As Tradewater explained in our recent statement, carbon offset projects, done well, buy us time to transition to a low-carbon economy. They can also pay to solve environmental problems that would otherwise be ignored, while creating jobs and driving innovation along the way.

Who is telling that story? What will it take for John Oliver to make a joke that drives people toward these important solutions? How can we garner the same kind of attention?

The Story of Tradewater’s Refrigerant Carbon Credits

One of the potent greenhouse gases that Tradewater hunts down and destroys is R-12 refrigerant (also known as a CFC). R-12 is a gas that cannot be made anymore. Production was banned under the Montreal Protocol because it depletes the ozone layer. But that production ban also turns out to be key in the fight against climate change because R-12 has the power to heat the planet more than 10,000 times as much as CO2.

Even though you cannot make R-12 anymore, there are hundreds of millions of pounds of this type of CFC gas scattered throughout the world, still in use or sitting in stockpiles. It is slowly leaking into the atmosphere and contributing significantly to global warming. If we let all of it get released, it would lead to more carbon emissions than the annual emissions of the United States and European Union combined.

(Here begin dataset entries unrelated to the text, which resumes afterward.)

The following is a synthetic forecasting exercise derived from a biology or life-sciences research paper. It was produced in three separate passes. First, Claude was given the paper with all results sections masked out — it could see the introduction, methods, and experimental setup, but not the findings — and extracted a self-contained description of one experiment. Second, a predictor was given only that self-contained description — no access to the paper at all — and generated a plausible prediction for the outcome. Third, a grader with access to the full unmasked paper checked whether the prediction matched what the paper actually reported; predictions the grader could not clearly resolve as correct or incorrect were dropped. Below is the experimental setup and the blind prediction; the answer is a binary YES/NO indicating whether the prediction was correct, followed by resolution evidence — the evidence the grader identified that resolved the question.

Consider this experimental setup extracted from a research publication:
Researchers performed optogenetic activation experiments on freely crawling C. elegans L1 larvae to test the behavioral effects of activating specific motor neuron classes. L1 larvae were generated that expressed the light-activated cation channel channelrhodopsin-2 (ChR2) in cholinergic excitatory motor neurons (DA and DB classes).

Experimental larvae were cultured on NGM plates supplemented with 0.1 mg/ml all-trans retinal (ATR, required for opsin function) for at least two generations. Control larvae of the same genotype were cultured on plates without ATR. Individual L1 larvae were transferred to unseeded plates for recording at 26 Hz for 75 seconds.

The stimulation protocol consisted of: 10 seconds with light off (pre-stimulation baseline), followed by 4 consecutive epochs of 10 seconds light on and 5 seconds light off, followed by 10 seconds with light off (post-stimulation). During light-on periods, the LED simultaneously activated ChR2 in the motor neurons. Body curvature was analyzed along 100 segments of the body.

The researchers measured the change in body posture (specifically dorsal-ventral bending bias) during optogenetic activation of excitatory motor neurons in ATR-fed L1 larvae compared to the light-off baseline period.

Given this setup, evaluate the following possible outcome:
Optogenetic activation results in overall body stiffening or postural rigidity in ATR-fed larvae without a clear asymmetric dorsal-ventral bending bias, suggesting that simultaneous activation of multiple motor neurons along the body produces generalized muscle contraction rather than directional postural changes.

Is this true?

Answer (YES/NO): NO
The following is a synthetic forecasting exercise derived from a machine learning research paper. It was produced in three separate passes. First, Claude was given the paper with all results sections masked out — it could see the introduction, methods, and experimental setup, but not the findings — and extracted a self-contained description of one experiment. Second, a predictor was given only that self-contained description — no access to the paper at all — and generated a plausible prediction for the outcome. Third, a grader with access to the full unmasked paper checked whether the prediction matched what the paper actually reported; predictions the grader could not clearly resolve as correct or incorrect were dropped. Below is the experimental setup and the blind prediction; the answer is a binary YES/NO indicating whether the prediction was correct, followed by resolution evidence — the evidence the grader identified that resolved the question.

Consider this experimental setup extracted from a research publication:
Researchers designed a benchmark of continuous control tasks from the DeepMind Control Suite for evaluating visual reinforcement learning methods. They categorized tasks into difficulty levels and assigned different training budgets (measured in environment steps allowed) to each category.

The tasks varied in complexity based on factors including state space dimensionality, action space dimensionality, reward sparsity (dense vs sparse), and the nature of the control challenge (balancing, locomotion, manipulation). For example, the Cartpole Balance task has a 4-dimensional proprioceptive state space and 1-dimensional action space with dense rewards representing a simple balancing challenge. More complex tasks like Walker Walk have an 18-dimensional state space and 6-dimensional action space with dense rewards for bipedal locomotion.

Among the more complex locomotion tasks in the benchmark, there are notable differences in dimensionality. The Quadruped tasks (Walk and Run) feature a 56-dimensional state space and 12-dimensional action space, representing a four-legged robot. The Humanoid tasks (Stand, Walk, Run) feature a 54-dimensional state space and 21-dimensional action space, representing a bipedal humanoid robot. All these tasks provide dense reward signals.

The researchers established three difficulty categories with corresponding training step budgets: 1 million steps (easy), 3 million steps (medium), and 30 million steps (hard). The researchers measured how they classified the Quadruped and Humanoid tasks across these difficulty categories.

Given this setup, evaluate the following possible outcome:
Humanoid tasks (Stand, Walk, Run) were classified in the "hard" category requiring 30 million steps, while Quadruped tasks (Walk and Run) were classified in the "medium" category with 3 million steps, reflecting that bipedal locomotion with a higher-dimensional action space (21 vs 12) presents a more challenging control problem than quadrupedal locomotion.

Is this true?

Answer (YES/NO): YES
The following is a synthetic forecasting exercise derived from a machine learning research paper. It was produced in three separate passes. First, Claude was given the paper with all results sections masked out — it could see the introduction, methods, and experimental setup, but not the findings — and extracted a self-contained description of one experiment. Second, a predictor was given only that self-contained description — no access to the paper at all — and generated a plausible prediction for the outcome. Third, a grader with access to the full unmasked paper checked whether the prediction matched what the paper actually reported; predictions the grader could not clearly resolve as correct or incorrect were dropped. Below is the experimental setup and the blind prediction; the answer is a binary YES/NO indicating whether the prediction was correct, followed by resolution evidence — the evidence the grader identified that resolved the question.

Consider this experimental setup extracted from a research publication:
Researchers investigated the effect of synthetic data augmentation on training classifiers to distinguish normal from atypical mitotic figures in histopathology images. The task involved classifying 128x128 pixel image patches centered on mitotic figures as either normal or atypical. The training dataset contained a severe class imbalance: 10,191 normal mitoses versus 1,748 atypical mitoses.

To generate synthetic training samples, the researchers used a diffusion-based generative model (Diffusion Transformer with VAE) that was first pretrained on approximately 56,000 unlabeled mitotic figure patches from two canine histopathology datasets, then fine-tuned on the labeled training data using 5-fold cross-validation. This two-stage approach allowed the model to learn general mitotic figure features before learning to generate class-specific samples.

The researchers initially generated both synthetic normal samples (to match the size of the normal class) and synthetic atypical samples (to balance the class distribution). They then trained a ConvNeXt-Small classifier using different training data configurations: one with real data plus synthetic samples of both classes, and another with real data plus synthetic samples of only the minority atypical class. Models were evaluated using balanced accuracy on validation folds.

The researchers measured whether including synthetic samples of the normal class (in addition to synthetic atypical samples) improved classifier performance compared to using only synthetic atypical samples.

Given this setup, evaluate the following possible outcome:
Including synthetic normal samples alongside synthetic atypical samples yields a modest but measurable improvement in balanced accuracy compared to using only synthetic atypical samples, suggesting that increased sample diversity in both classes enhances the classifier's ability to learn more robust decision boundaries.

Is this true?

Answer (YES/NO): NO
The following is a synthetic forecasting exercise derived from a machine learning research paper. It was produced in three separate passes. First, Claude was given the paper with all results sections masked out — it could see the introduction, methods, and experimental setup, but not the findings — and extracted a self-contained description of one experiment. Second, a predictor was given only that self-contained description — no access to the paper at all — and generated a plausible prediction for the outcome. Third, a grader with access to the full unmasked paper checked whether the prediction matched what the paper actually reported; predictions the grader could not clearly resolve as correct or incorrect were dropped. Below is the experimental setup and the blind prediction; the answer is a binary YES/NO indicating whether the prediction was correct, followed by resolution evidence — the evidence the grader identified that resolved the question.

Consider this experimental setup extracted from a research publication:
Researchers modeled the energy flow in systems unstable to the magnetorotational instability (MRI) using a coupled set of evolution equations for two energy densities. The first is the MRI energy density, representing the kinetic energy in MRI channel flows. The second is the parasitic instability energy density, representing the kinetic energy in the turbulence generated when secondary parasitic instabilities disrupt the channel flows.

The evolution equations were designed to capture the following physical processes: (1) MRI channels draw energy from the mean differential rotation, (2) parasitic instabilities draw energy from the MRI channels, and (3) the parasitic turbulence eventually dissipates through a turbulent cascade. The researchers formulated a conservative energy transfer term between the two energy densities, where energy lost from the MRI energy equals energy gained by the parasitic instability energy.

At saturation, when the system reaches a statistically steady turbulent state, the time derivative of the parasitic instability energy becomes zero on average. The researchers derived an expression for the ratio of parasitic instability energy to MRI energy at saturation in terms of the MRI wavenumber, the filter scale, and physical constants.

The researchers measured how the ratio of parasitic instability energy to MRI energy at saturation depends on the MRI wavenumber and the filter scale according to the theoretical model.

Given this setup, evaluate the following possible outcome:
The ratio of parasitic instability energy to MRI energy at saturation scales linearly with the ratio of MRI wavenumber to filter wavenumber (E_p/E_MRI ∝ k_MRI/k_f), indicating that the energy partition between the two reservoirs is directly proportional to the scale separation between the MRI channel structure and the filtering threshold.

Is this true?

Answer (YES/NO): NO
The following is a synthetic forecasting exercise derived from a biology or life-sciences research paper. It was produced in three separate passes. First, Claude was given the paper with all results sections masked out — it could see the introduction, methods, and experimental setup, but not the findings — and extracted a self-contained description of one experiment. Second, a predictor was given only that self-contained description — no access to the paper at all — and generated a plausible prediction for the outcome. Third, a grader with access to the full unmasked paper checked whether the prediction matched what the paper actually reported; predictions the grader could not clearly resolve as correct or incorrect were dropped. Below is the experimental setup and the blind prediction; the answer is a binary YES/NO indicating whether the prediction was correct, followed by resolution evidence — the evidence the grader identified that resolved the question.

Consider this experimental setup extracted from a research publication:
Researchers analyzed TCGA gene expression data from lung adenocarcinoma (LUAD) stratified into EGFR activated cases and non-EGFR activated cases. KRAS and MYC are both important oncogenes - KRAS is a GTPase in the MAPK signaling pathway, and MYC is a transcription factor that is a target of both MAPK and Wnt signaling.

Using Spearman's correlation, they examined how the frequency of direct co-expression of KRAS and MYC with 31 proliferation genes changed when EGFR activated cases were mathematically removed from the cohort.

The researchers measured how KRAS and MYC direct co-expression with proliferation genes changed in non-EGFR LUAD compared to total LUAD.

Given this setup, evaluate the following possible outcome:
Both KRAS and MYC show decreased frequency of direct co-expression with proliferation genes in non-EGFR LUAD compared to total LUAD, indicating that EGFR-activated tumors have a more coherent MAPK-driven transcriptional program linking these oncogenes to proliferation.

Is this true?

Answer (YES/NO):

Despite this, no government body on Earth is working to collect and destroy these gases. None. The United Nations, through the Montreal Protocol, assumes everything produced will eventually be released, and it provides no funding to help countries pay to destroy R-12. The United States, like almost every other country in the world, encourages people to transition to new, less harmful refrigerants, but it does not mandate that companies destroy R-12 at the end of their life or provide any funding to do so. It simply sits silent in the face of this problem.

Enter carbon offset credits.

When California passed its landmark climate bill in 2006, it put a price on carbon emissions and gave a financial incentive for large polluters to reduce emissions. It also created a path for people to “pay” for emissions by buying carbon offset credits from companies that took it upon themselves to fix the problem of R-12 refrigerant that the United Nations and U.S. government were ignoring.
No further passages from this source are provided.